Cumhuriyet dönemine geldiğimizde ilk yasaklar 1943’de tramvay
ve vapur gibi toplu taşıma araçlarında başlamıştır. 1963’de İstanbul’da
belediye otobüsleri ve dolmuşlarda yasaklanmıştır.
1986’da Tütün tekeli kaldırılmış, yabancıların sigara
üretmelerine izin verilmiş böylece vatandaş kaçak içmek zorunda kaldığı
Amerikan sigaralarına rahatça kavuşmuştur.
Toplu yerlerde sigara içilmesi ile ilgili ilk tasarı
1991 yılında hazırlandıysa da Turgut Özal yabancı sigara yatırımcıları çekmek
için bu yasağı veto etmişti.
1996’da toplu alanlarda sigara içmeyi yasaklayan kanun
çıkmış, restoran, bar ve kıraathane
gibi yerlerde sigara kullanımını sınırlayan en geniş kapsamlı yasaklama ise
2009 yılında yürürlüğe girmiştir. Son 10 yıl içerisinde çıkarılan
yasalarla yasağın kapsamı genişletilmiş lakin sigara tüketiminde yeterince
denetim ve bilinç olmadığı için, yasaklar sadece yerelde ve resmi kurumlarda
kalmıştır.
İnsanların bilinçsizliği, sigara içmeyenlere saygı
gösterilmemesi ve yasakları delmek için özellikle esnafların hiley-i
şer’iyelerinden dolayı maalesef devletin her türlü çabasına rağmen sigara yasağı
tam uygulanamamaktadır.
Toplumsal alanlarda sigara içilmesini önlemek aslında
siyasilerin işi değildir. Sivil toplum örgütleri, sağlıkçılar ve uzmanlar
çalışıp, kamuoyu oluşturmalı ve içenlerin olduğu kadar içmeyenlerin de, yaşam
ve nefes alma özgürlükleri olduğu ortaya konmalıdır. Toplumun ve insanların
sağlıklarının korunması ve sağlıklı yaşamın geliştirilmesi adına kampanyalar düzenlemelidir.

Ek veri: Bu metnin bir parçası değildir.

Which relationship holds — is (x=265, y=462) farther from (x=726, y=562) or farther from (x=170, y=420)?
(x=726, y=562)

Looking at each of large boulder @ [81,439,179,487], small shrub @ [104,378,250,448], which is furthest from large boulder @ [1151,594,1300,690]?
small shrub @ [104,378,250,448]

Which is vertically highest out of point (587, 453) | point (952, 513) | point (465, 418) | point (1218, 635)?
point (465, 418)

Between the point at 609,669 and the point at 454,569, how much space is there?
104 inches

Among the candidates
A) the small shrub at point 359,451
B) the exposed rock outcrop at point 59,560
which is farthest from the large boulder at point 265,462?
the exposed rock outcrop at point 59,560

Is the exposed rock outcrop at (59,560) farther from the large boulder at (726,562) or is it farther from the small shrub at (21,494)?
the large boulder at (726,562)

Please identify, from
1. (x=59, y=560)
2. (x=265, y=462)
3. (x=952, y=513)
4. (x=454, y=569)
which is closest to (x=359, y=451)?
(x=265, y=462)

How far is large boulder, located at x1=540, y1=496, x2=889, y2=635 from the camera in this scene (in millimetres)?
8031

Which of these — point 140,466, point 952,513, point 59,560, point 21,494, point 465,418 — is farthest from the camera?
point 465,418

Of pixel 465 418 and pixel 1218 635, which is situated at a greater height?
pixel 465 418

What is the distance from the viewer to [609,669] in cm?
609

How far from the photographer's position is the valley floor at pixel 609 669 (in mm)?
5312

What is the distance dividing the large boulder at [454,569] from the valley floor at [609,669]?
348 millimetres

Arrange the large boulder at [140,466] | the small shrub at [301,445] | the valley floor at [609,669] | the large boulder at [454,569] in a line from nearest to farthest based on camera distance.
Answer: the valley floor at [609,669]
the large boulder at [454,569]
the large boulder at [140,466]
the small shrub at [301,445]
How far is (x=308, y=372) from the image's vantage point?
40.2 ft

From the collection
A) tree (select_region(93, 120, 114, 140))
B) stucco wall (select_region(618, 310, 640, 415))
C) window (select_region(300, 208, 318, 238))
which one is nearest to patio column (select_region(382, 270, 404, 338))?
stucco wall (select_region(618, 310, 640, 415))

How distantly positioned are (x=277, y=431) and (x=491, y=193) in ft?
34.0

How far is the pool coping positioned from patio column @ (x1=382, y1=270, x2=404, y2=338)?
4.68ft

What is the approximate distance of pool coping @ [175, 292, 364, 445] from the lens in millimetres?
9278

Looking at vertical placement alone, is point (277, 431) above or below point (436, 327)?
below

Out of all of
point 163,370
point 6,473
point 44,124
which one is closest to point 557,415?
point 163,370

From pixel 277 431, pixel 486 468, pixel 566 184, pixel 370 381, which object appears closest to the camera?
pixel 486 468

Sigara yasaklarının uygulanması kolluk kuvvetlerinin cezalandırmaları ile
değil ancak insanların sorumlulukları ve nasıl sağlıklı olabilecekleri konusunda
bilinçlendirilmeleri ile mümkün
olacaktır.
Her gün sigara alışkanlıkları sebebi ile 200-250
kişiyi kaybettiğimizi düşünürsek özellikle zararlı alışkanlıklar için kurulmuş
olan Yeşilay başta olmak üzere bütün sivil toplum örgütleri ve eğitim kurumları
işbirliği içinde, “yasaklara uyalım”
kampanyasına bir an evvel başlamalıdır.
Belki
de iktidarın yaptığı en hayırlı işin kapalı alanlarda sigara yasağını
kanunlaştırmış olmaları olmuştur diyebiliriz. Bu yasaklar vasıtasıyla sigara
içme oranının daha da azaldığını görüyoruz. Aslında bu yasakların sigara tiryakilerinin
sağlığını koruduğu gibi belki de daha fazla sigara içmeyenlerinde sağlığını korumuş oluyor.
Bir
de sigaraya gelen son zamlar sigara yasakları kadar etkili olmuş, tiryakilerin
canına tak eden sigara fiyatları bu zararlı alışkanlığın terk edilmesine vesile
olmuştur.
Sigara
ile mücadelede gösterilen , özel
araçlarda dahi sigara içilmemesine kadar yasak getiren hükümetin aynı gayret ve
özveriyi alkol ve uyuşturucu ile mücadelede de göstermesini bekliyoruz.